====== TEXT BLOCK

I look around to bum a light from a local tumbleweed, but even they don’t hang out on this side of town. My saviour is an approaching westbound streetcar.

On board, I think I must be in the middle of some kind of zombie walk, but soon realize that’s just what people on the east side look like.

Trinity Bellwoods Park

Once we cross the border back into the West, the streetcar comes alive: the driver throws on a pair of sunglasses, cranks up the disco tracks and the party begins. Out of nowhere, a magnum of Moët appears, and I’m wasted by the time we reach McCaul.

Cameron House

The east side of Toronto is at best a pleasant retirement community. At its worst it can be like a stroll through Maoist China circa 1970.

============
====== PROVIDED DATA

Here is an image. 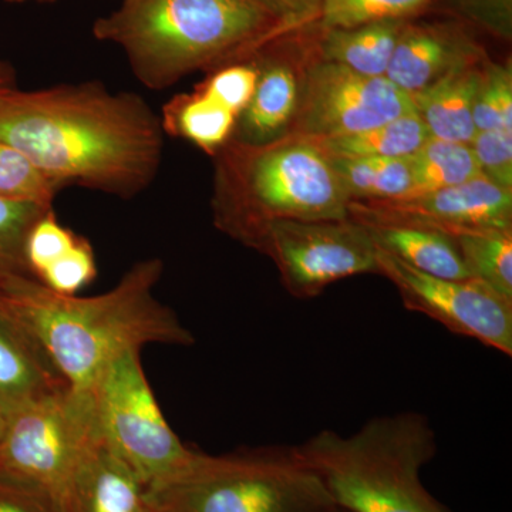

============

EXERCISE DETAILS: Write out the Toronto text from "I look around" up to and including "side look like.", word for word.

TASK OUTPUT:
I look around to bum a light from a local tumbleweed, but even they don’t hang out on this side of town. My saviour is an approaching westbound streetcar.

On board, I think I must be in the middle of some kind of zombie walk, but soon realize that’s just what people on the east side look like.